— GIVEN EXERCISE 1 —
Find each line in the records below that contains the string "pixel", treating uppercase and lowercase as different, and copy those lines.

— SOURCE EXTRACT —
Monitoring the Stream service
Ensure that your Stream service operates without causing any errors by regularly monitoring the status of your Stream nodes, partitions, disk space, CPU usage, and database availability.
Starting in version 8.7, the use of an internal Kafka is deprecated. On-premises systems that have been updated from earlier versions of Pega Platform can continue to use Kafka in embedded mode. However, to ensure future compatibility, do not create any new environments using embedded Kafka. When configuring the Stream service in a new environment, use external Kafka.
When the Stream service is running in External Mode, the Stream landing page does not display any node details. Under normal conditions, only the NORMAL status is displayed, which means that Pega Platform is able to connect with External Kafka and use it for the Stream service.
You can do a simple, manual status check of the Stream service by going to the Stream landing page.
In the header of Dev Studio, click.
- Status of each stream node is NORMAL.
- There are no offline partitions.
- There are no under-replicated partitions.
You might see some under-replicated partitions from time to time, however, the value must stay 0 most of the time. If you constantly see under-replicated partitions, that might indicate that the Stream service is undersized. In this case, look at the CPU of your stream nodes. if CPU is averaging above 80%, consider scaling up your Stream nodes cluster.
- There is exactly one node for which the Is controller
parameter is set to 1.
If you see no controller nodes, or there is more than one controller node, perform a rolling restart of Stream nodes. A controller node is responsible for managing the states of partitions, replicas and for performing administrative tasks like reassigning partitions in case of a failure. For more information, see Operating the Stream service.
- The total number of partitions does not exceed 1,000.

— PROVIDED DATA —

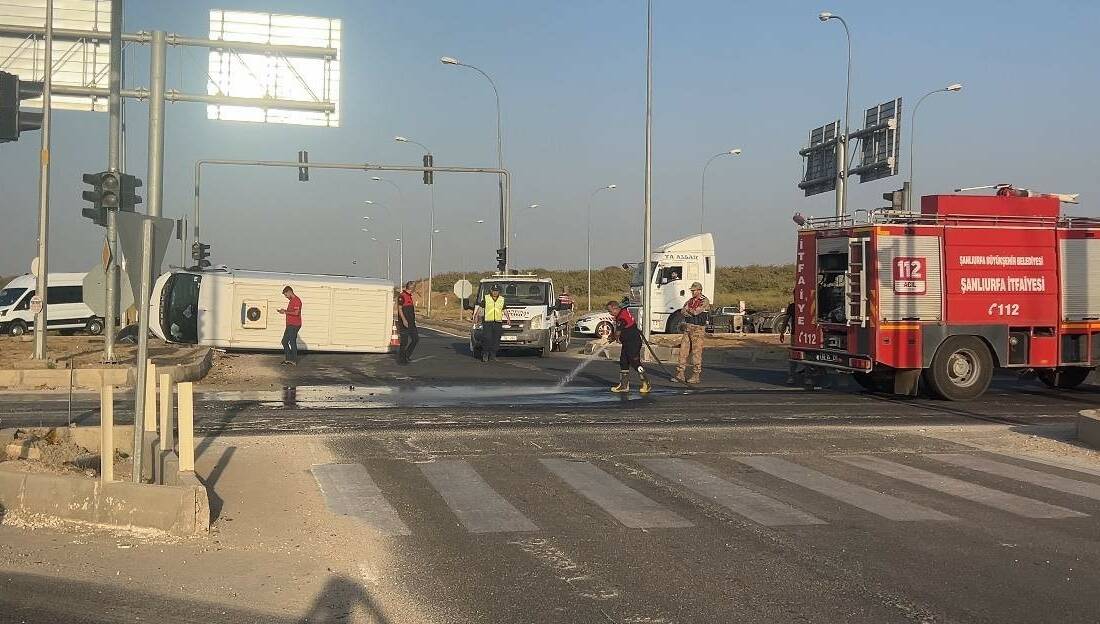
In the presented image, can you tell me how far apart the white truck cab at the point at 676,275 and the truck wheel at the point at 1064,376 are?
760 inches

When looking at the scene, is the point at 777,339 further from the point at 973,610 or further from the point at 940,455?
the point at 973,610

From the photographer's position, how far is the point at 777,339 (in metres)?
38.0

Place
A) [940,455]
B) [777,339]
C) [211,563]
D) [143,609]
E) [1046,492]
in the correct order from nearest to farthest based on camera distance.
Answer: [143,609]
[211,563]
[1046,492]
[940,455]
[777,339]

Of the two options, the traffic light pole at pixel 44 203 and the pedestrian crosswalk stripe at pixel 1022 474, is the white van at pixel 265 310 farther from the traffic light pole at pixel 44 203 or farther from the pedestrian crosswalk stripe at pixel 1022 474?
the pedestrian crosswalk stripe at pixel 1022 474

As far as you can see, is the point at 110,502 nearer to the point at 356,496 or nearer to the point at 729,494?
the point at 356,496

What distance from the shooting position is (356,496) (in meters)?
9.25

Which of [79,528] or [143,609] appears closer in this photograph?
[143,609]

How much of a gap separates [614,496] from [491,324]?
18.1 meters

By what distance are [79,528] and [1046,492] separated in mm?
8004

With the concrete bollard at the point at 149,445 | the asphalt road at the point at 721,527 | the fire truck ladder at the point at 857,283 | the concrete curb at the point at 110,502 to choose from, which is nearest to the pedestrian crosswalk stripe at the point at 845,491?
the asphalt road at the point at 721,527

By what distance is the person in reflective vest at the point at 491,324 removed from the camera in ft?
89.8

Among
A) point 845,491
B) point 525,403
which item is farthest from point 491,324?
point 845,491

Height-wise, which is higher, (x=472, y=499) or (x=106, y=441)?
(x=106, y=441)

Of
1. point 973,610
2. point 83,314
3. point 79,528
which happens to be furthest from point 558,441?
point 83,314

— GIVEN EXERCISE 2 —
From the Stream service page above, set down everything from "- There is exactly" down to "not exceed 1,000.", word for word.

— FULL SOLUTION 1 —
Of the two options, the traffic light pole at pixel 44 203 and the pedestrian crosswalk stripe at pixel 1022 474, is the white van at pixel 265 310 farther from the traffic light pole at pixel 44 203 or farther from the pedestrian crosswalk stripe at pixel 1022 474?
the pedestrian crosswalk stripe at pixel 1022 474

— FULL SOLUTION 2 —
- There is exactly one node for which the Is controller
parameter is set to 1.
If you see no controller nodes, or there is more than one controller node, perform a rolling restart of Stream nodes. A controller node is responsible for managing the states of partitions, replicas and for performing administrative tasks like reassigning partitions in case of a failure. For more information, see Operating the Stream service.
- The total number of partitions does not exceed 1,000.